▸ **What is being asked**
Your answer consists of the lines in the data that contain "left". Copy each of them.
──────── Data excerpts
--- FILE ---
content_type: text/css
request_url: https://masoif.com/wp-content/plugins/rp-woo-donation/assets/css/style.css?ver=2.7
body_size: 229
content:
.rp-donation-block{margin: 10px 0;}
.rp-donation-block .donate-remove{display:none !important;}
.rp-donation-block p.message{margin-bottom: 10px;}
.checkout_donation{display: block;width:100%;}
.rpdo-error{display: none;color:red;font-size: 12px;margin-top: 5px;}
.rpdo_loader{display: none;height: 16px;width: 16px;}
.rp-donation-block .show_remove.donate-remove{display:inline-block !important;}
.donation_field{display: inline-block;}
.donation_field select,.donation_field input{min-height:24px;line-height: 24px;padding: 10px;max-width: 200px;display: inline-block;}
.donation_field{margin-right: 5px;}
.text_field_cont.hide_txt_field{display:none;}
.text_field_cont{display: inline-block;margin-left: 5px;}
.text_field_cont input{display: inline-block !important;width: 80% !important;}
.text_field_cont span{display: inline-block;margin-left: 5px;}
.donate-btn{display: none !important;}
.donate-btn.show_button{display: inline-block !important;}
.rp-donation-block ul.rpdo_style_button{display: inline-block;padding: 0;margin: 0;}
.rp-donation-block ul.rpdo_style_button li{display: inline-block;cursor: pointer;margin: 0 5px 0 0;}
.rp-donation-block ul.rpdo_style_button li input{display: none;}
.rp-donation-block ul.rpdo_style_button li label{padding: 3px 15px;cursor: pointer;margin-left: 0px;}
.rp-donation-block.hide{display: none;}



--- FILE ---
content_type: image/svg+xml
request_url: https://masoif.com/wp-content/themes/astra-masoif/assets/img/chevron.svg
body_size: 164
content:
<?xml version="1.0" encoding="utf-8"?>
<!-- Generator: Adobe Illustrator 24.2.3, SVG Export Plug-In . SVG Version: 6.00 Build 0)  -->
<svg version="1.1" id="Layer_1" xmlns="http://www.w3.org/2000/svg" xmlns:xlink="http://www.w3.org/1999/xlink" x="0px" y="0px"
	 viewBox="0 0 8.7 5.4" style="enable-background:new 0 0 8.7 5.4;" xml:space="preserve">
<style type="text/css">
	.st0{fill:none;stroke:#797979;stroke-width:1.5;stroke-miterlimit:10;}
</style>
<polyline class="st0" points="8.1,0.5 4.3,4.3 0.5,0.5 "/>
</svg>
────────────────
──────── Data excerpts
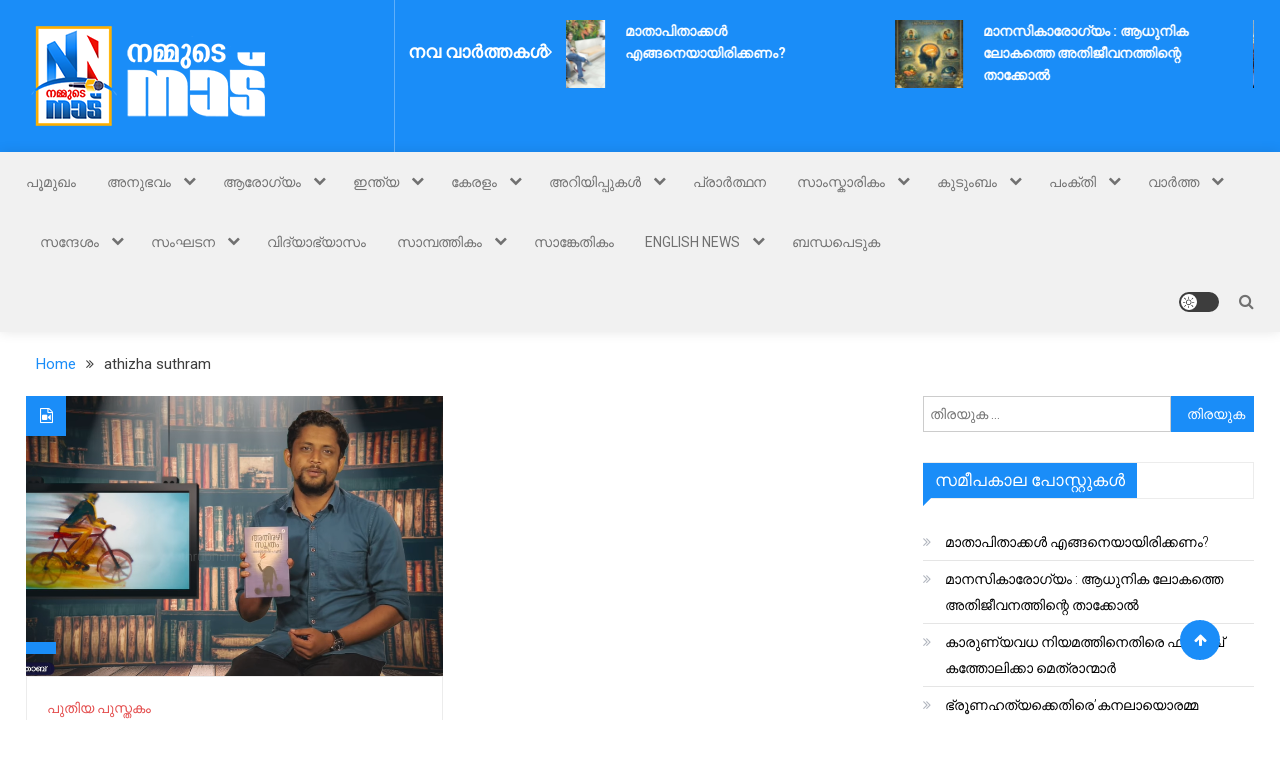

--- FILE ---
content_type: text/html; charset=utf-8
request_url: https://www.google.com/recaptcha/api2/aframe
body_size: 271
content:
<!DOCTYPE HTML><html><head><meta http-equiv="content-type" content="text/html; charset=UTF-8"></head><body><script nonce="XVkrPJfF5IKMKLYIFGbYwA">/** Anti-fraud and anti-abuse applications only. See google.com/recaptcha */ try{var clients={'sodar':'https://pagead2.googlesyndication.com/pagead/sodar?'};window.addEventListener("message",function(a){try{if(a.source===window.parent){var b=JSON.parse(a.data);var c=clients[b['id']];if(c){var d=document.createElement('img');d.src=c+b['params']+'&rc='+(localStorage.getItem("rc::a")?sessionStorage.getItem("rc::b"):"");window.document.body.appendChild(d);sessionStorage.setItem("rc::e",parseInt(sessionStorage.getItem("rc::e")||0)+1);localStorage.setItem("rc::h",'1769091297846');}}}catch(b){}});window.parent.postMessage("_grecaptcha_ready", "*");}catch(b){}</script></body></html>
────────────────
▸ **Output for this exercise**
.text_field_cont{display: inline-block;margin-left: 5px;}
.text_field_cont span{display: inline-block;margin-left: 5px;}
.rp-donation-block ul.rpdo_style_button li label{padding: 3px 15px;cursor: pointer;margin-left: 0px;}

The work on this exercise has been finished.